START EXERCISE DATA

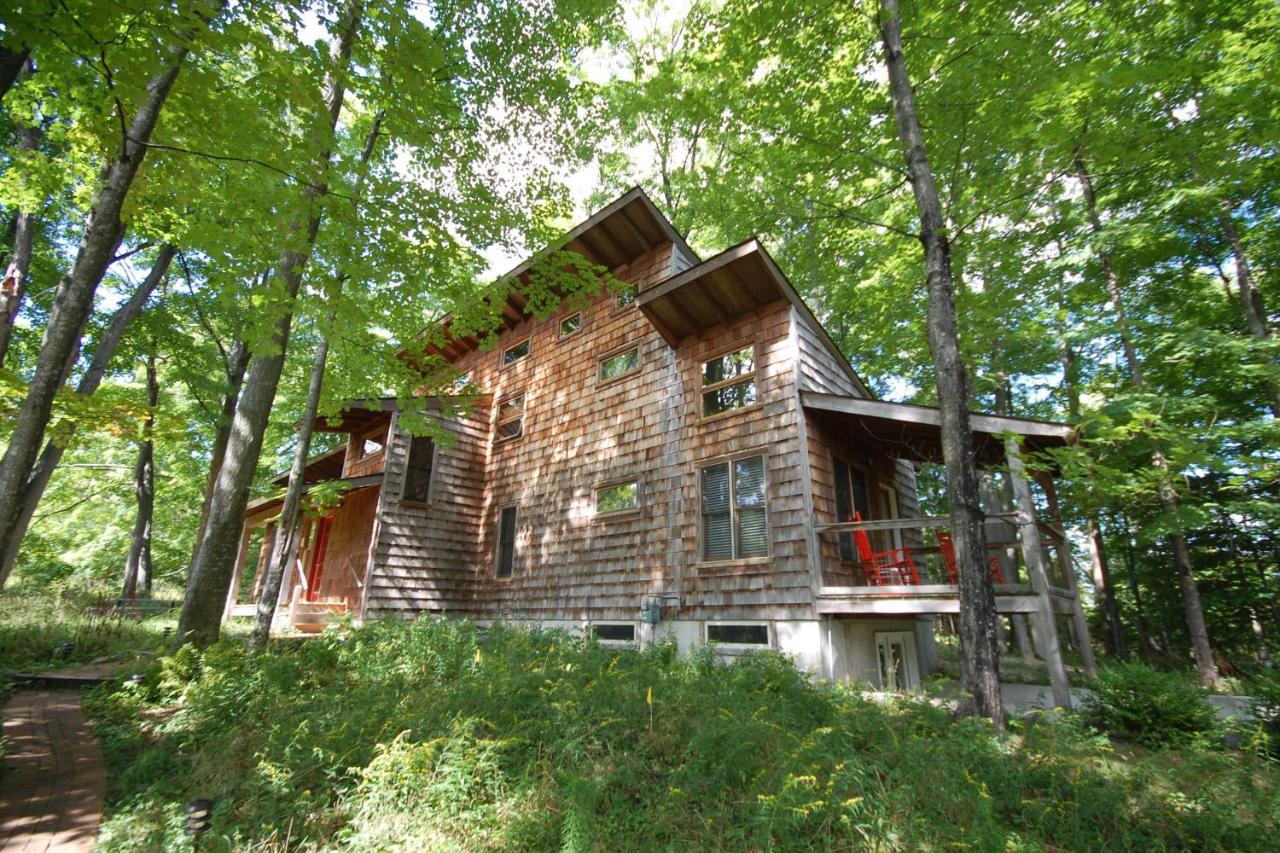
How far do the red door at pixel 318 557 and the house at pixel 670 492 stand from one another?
7cm

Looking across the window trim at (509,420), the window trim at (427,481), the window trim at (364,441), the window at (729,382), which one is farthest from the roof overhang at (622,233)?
the window trim at (364,441)

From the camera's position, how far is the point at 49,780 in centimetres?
464

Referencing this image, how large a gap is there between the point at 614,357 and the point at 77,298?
9.53 m

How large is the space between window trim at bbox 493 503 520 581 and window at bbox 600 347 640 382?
383cm

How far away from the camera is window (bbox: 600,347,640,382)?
1239 cm

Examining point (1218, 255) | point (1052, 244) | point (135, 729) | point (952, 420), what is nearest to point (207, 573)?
point (135, 729)

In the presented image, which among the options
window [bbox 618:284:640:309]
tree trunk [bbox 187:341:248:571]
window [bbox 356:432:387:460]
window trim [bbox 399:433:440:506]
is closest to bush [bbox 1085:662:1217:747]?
window [bbox 618:284:640:309]

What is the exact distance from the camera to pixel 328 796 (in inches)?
163

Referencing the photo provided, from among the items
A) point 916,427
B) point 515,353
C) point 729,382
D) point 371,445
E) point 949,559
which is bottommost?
point 949,559

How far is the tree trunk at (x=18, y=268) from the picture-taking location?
733cm

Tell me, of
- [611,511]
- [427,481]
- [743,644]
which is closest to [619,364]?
[611,511]

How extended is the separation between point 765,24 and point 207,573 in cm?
1125

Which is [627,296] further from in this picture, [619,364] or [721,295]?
[721,295]

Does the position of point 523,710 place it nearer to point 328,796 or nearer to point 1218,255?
point 328,796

END EXERCISE DATA

Copy the whole listing above word for word, leaving out the pictures.

How far do the red door at pixel 318 557 and the house at pixel 670 492 stand from one another?
7cm

Looking across the window trim at (509,420), the window trim at (427,481), the window trim at (364,441), the window at (729,382), which one is farthest from the roof overhang at (622,233)?
the window trim at (364,441)

From the camera's position, how far is the point at 49,780 in centimetres?
464

Referencing this image, how large a gap is there between the point at 614,357 and the point at 77,298?
9.53 m

How large is the space between window trim at bbox 493 503 520 581 and window at bbox 600 347 640 382?
383cm

How far away from the camera is window (bbox: 600,347,640,382)?
1239 cm

Examining point (1218, 255) | point (1052, 244) | point (135, 729) | point (952, 420), what is nearest to point (207, 573)?
point (135, 729)

In the presented image, which among the options
window [bbox 618:284:640:309]
tree trunk [bbox 187:341:248:571]
window [bbox 356:432:387:460]
window trim [bbox 399:433:440:506]
is closest to bush [bbox 1085:662:1217:747]?
window [bbox 618:284:640:309]

What is the exact distance from the camera to pixel 328 796 (in inches)?
163

Referencing the photo provided, from among the items
A) point 916,427
B) point 515,353
C) point 729,382
D) point 371,445
E) point 949,559
which is bottommost?
point 949,559

How far is the tree trunk at (x=18, y=268) from the picture-taking location?
733cm

Tell me, of
- [611,511]
- [427,481]
- [743,644]
which is closest to [619,364]?
[611,511]

How extended is the separation between point 765,24 and point 207,573 in cm?
1125

Which is [627,296] further from in this picture, [619,364] or [721,295]?
[721,295]

Does the position of point 523,710 place it nearer to point 328,796 or nearer to point 1218,255?
point 328,796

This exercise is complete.